Would the crisis management proposals address the issue of making uninsured depositors less likely to behave in a panicked way?
The new framework is mainly focused on the small and medium-sized banks that will be covered or treated under the umbrella of the Single Resolution Board. The Commission also proposed some new tools that could be used in a crisis situation. Non-covered depositors may also indirectly benefit from the proposed changes, which would allow funds from deposit guarantee schemes to be used to support resolution strategies to protect depositors, subject to a least-cost test and other safeguards.
Referring to the issue of the Single Resolution Board and that framework, the continued delays in terms of the approval of the changes to the European Stability Mechanism Treaty in Italy, is that a problem for financial stability, given that this is delaying the backstop to the Single Resolution Fund?
It's not a problem for financial stability as such, but the more we manage to develop cooperation within the European Union, the more investors and customers will trust the banking system.
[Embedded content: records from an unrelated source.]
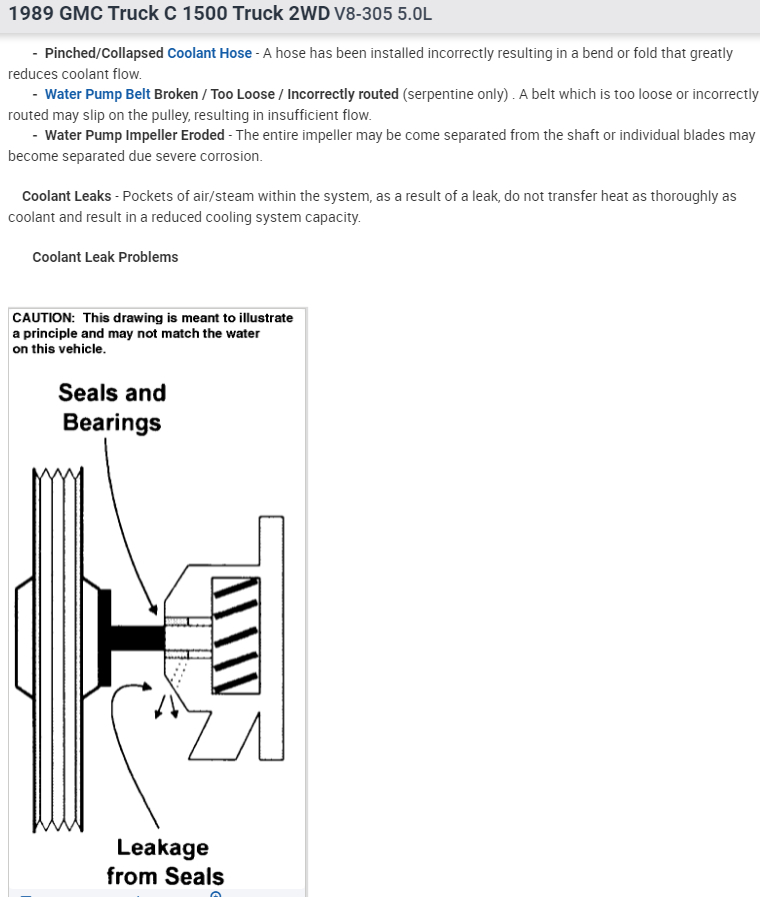 1989 GMC Truck C 1500 Truck 2WD V8-305 5.0L

- Pinched/Collapsed Coolant Hose - A hose has been installed incorrectly resulting in a bend or fold that greatly reduces coolant flow.

- Water Pump Belt Broken / Too Loose / Incorrectly routed (serpentine only) . A belt which is too loose or incorrectly routed may slip on the pulley, resulting in insufficient flow.

- Water Pump Impeller Eroded - The entire impeller may be come separated from the shaft or individual blades may become separated due severe corrosion.

Coolant Leaks - Pockets of air/steam within the system, as a result of a leak, do not transfer heat as thoroughly as coolant and result in a reduced cooling system capacity.

Coolant Leak Problems

CAUTION: This drawing is meant to illustrate a principle and may not match the water on this vehicle.

Seals and Bearings

Leakage from Seals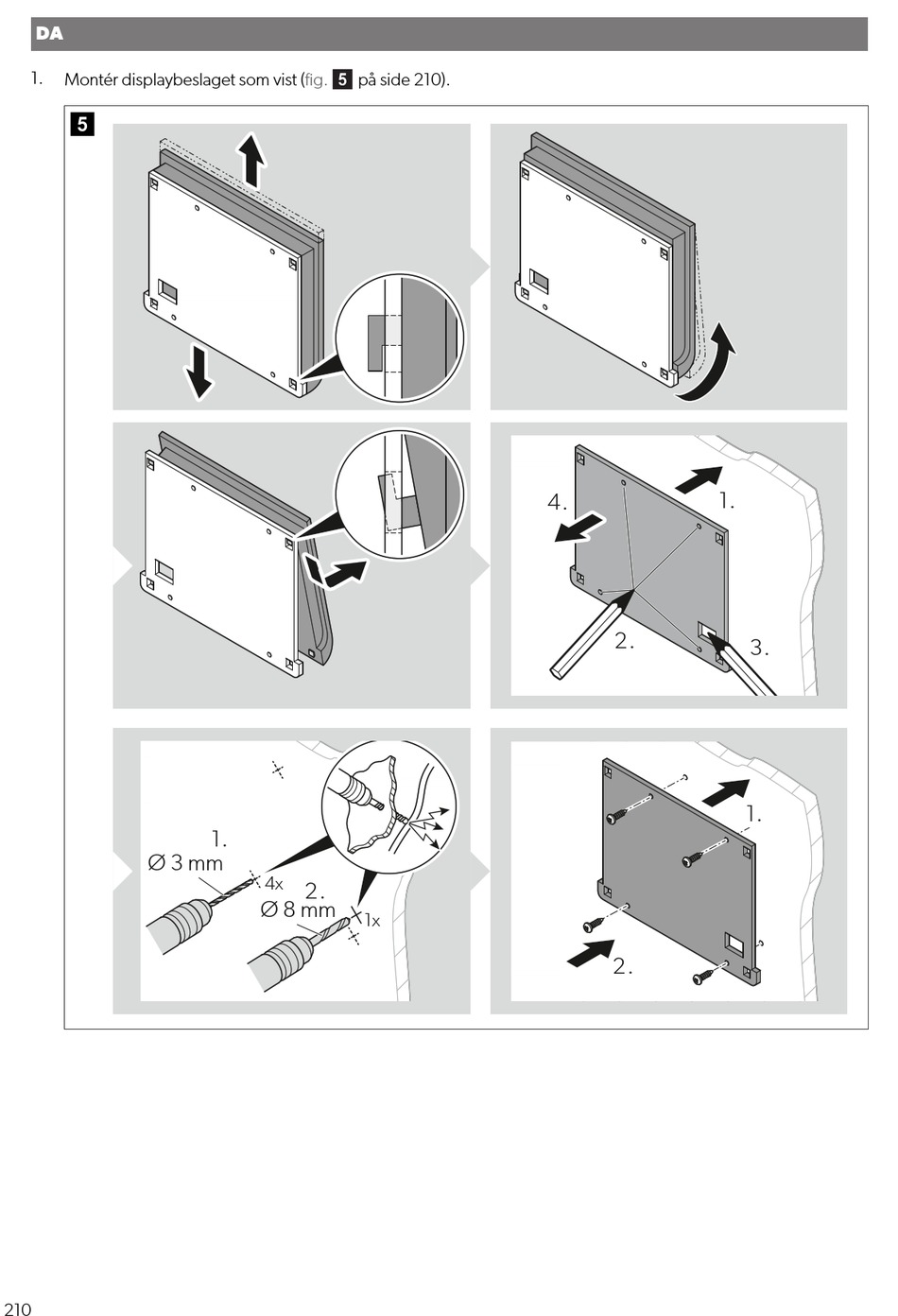 DA

1. Montér displaybeslaget som vist (fig. 5 på side 210).

5

4.

1.

2.

3.

1.

Ø 3 mm

4x

2.

Ø 8 mm

1x

1.

2.

210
So it would be better to have this settled. If we were to enter a crisis situation, it would be very good to have it in place.
Obviously we had a crisis situation, not in the eurozone, but in the United States and in Switzerland, earlier in the year. There are a number of lessons to be drawn from that. I think that Mr Enria has already spoken about issues regarding short-term liquidity and things like that, but one of the striking aspects was that both the ECB and the Bank of England were quite publicly critical of the action taken by the Swiss authorities with regard to the Additional Tier 1 (AT1) instruments. There was clearly a lack of coordination between jurisdictions in a crisis, and the eurozone and the United Kingdom felt that they were being infringed upon a little bit. What lessons can we draw about coordination between jurisdictions in crises, because the Swiss obviously acted in their own interests in this case?
We really strive to have good cooperation with authorities outside the euro area, with the Bank of England, for example, the Federal Reserve, the Swedish supervisors, and the Swiss authorities. The lessons learned from this spring are being discussed by the Basel Committee for Banking Supervision and the Financial Stability Board. I think that these discussions will also cover cooperation among authorities, because we really want to work efficiently during crisis situations. In most cases, it has worked and there has been a good exchange of information. In this specific case, we had different views on the treatment of AT1 instruments, and it was important for us to inform the market about our view and about how the AT1 instruments would be assessed in Europe.